Everything is simple until someone asks you to try and diagnose (and hopefully fix) a bug on an upgrade between two different versions of a piece of software that can be deployed using 5 different strategies or that has 20 moving services...
your volume example is an anti-pattern in regard to something like the 12 factor app. you're conditionally changing and setting the volumes based on an environment your in? your code and service is gonna be busted. how would you even know if anything worked in prod if it's not reproducible in dev since # if dev then volume xyz else volume abc #
It's an anti-pattern just because you say so. This is a simplified example of a complex problem that needs arbitrary volume mounts. Using volume mounts to run software inside containers is a common dev pattern on scenarios where rebuilding takes too much time to quickly iterate. I am sorry, but unfortunately I cannot expand the issue further here to help you understand it, and I am happy too if you think I am over-engineering compose.
I honestly don't care if it's you misunderstanding or your teammates are building a bad framework/foundation to iterate upon. Doesn't matter to me either way bud.
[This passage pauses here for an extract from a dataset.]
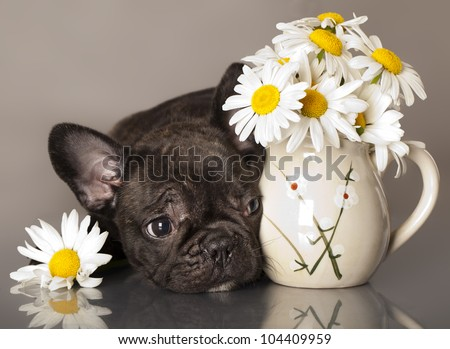 chamomile flowers and French bulldog puppy - stock photo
But you're going against the premise of docker and docker-compose which is write once and run anywhere because the services will be different every time you deploy since they'll have have variable path and file locations etc. - that's why it's an anti-pattern not because "i say so"
the point of docker-compose is partly so that your stack is ephemeral? you stand things up and shut it down with one simple switch and it can move between different environments and use the same declaration as the last environment. so now I gotta drag your bash script around and embed my yaml file in it? lol
The point of docker compose is to orchestrate containers. It's great for you to have lines that you always color inside, but other people choose different lines.